• **WHAT IS REQUIRED**:
What you hand back must match the listing exactly.

• **SUPPLIED MATERIAL**:
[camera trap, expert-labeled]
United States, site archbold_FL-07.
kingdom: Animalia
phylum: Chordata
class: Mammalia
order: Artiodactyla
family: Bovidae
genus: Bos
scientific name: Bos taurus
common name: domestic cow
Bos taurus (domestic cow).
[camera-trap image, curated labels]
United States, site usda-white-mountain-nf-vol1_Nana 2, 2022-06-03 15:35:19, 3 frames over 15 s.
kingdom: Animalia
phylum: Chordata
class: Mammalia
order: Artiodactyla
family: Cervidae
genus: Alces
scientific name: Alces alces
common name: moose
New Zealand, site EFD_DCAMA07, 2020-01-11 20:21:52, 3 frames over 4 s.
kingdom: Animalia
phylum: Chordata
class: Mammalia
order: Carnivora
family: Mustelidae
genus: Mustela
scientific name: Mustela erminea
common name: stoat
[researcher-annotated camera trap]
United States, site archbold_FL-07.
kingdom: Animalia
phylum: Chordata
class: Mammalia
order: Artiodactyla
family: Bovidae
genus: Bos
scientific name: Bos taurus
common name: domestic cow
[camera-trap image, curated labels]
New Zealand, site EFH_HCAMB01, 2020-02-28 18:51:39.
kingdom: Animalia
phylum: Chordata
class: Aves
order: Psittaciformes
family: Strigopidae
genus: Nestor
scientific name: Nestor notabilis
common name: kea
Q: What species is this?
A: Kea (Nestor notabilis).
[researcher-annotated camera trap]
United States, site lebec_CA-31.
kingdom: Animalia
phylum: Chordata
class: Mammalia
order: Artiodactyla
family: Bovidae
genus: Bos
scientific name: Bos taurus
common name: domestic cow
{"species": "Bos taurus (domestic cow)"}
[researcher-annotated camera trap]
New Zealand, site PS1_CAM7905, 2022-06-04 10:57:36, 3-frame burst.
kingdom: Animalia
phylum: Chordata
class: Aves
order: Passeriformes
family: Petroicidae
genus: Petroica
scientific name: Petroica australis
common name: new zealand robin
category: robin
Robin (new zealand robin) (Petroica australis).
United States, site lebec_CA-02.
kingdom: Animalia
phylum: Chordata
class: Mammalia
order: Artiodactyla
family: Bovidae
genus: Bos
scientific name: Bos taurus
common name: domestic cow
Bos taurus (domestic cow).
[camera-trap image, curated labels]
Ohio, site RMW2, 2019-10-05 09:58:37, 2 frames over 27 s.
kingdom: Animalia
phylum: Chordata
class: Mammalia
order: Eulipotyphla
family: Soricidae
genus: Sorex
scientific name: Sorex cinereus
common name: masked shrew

• **YOUR RESPONSE**:
[camera trap, expert-labeled]
United States, site archbold_FL-07.
kingdom: Animalia
phylum: Chordata
class: Mammalia
order: Artiodactyla
family: Bovidae
genus: Bos
scientific name: Bos taurus
common name: domestic cow
Bos taurus (domestic cow).
[camera-trap image, curated labels]
United States, site usda-white-mountain-nf-vol1_Nana 2, 2022-06-03 15:35:19, 3 frames over 15 s.
kingdom: Animalia
phylum: Chordata
class: Mammalia
order: Artiodactyla
family: Cervidae
genus: Alces
scientific name: Alces alces
common name: moose
New Zealand, site EFD_DCAMA07, 2020-01-11 20:21:52, 3 frames over 4 s.
kingdom: Animalia
phylum: Chordata
class: Mammalia
order: Carnivora
family: Mustelidae
genus: Mustela
scientific name: Mustela erminea
common name: stoat
[researcher-annotated camera trap]
United States, site archbold_FL-07.
kingdom: Animalia
phylum: Chordata
class: Mammalia
order: Artiodactyla
family: Bovidae
genus: Bos
scientific name: Bos taurus
common name: domestic cow
[camera-trap image, curated labels]
New Zealand, site EFH_HCAMB01, 2020-02-28 18:51:39.
kingdom: Animalia
phylum: Chordata
class: Aves
order: Psittaciformes
family: Strigopidae
genus: Nestor
scientific name: Nestor notabilis
common name: kea
Q: What species is this?
A: Kea (Nestor notabilis).
[researcher-annotated camera trap]
United States, site lebec_CA-31.
kingdom: Animalia
phylum: Chordata
class: Mammalia
order: Artiodactyla
family: Bovidae
genus: Bos
scientific name: Bos taurus
common name: domestic cow
{"species": "Bos taurus (domestic cow)"}
[researcher-annotated camera trap]
New Zealand, site PS1_CAM7905, 2022-06-04 10:57:36, 3-frame burst.
kingdom: Animalia
phylum: Chordata
class: Aves
order: Passeriformes
family: Petroicidae
genus: Petroica
scientific name: Petroica australis
common name: new zealand robin
category: robin
Robin (new zealand robin) (Petroica australis).
United States, site lebec_CA-02.
kingdom: Animalia
phylum: Chordata
class: Mammalia
order: Artiodactyla
family: Bovidae
genus: Bos
scientific name: Bos taurus
common name: domestic cow
Bos taurus (domestic cow).
[camera-trap image, curated labels]
Ohio, site RMW2, 2019-10-05 09:58:37, 2 frames over 27 s.
kingdom: Animalia
phylum: Chordata
class: Mammalia
order: Eulipotyphla
family: Soricidae
genus: Sorex
scientific name: Sorex cinereus
common name: masked shrew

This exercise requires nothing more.